Monday, October 29, 2007

Annaly Posts In-Line Q3 Results

Annaly Capital Management (NLY) posted third quarter results that were largely in line with the Street's expectations. GAAP earnings were $0.33/share, which included $3.8 million in gains on sales of MBS and $2.0 million in gains on related swap terminations. After backing out those one-time gains, Annaly's adjusted GAAP EPS is roughly $0.31/share, two cents ahead of analyst estimates.

Although Annaly does not disclose taxable income, its operating earnings excluding FIDAC represent a reasonable proxy for REIT taxable income - about $0.28/share, leaving Annaly with a small amount of undistributed taxable income to roll into the fourth quarter. Look for a fourth quarter dividend of $0.30/share, assuming Annaly can fully deploy its early Q4 capital raise by year-end.

Annaly's book value rose to $12.11/share (excluding the liquidation preference effect of the preferred and the pro-forma effect of the accretive Q4 offering). At a closing price of $17.05/share, Annaly is trading at 1.4x book value, in-line with peer Capstead Mortgage. However, NLY has taken on significantly more interest-rate risk than Capstead by having 71% of its portfolio in fixed-rate securities. Annaly has hedged about half of that risk with swaps, clearly betting on a falling interest rate environment. We'll know as soon as Wednesday whether Annaly has made the correct bet.

Sunday, October 14, 2007

Annaly's Secondary Is Not That Exciting

Here's a classic example of a misunderstanding in mortgage REIT land. I came across this article on Seeking Alpha. I don't mean to pick on the author, as his misunderstanding is fairly common.
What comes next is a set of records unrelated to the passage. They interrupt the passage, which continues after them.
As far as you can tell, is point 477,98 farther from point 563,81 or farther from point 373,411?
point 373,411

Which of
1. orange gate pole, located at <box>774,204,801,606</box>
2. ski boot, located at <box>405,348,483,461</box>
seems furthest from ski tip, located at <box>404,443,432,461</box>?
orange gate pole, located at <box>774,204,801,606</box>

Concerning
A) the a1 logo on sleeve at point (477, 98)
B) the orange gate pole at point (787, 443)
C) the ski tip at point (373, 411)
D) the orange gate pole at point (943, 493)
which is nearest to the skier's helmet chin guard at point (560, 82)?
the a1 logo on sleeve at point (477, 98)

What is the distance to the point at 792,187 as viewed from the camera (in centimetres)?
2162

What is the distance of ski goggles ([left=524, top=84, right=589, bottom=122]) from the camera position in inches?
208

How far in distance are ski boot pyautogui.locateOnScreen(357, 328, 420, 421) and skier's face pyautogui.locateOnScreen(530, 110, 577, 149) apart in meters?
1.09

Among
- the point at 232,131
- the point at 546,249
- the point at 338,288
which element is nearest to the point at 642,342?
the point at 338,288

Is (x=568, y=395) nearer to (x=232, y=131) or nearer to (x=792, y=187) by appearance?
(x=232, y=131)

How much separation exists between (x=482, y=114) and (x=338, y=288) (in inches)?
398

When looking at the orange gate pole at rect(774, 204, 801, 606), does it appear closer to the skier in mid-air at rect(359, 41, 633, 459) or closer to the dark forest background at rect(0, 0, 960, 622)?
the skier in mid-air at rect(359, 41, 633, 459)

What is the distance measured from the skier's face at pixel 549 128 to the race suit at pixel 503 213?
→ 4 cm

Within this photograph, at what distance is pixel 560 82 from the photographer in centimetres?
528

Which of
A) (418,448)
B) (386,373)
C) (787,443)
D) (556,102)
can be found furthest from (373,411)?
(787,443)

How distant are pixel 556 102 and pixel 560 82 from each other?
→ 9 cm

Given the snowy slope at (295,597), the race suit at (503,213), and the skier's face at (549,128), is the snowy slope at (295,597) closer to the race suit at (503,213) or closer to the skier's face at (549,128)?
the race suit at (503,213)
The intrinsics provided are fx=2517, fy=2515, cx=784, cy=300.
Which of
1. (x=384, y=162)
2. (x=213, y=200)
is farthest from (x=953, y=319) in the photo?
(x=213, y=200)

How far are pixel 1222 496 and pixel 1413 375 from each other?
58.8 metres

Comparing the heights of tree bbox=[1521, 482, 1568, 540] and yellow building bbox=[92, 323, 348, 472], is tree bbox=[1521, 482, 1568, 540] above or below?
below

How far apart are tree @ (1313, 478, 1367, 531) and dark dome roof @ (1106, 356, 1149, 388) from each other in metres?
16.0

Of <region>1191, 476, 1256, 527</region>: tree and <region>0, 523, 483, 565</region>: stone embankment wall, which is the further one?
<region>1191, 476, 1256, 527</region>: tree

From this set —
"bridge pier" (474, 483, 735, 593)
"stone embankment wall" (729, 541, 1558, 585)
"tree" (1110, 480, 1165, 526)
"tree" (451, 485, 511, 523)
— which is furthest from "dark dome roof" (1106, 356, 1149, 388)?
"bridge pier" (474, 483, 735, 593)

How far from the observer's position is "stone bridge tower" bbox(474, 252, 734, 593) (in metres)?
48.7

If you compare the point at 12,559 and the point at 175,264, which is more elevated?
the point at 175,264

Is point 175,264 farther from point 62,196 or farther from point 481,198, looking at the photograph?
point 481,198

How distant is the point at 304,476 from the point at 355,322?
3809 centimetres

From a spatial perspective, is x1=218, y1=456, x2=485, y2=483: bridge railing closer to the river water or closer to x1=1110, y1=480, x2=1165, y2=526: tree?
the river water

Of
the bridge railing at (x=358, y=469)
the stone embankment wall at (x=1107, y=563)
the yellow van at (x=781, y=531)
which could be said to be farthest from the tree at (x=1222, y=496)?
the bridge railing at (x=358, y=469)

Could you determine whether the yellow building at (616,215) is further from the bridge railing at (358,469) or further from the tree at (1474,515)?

In the article, the author discusses Annaly's recent secondary offering that should close this week. He's particularly excited because "Annaly’s capital raise is a brilliant move here, as it gives the company a huge chunk of cash to buy distressed mortgage backed securities."

Right, except that Annaly's entire portfolio consists of GSE-sponsored MBS, which have remained relatively liquid and maintained their pricing visibility throughout the current credit crunch. These securities aren't distressed at all. Annaly is simply taking advantage of the fact that they are trading at about 1.5x book value right now, so any offering they complete is immediately accretive to book value.

It's probably a good time for Annaly to raise additional capital, but it's not the opportunity of a lifetime that so many market participants are thinking. Annaly will simply take the proceeds, plow it into fixed-rate agency RMBS, and keep on hoping for more interest rate cuts to improve their liability-sensitive position.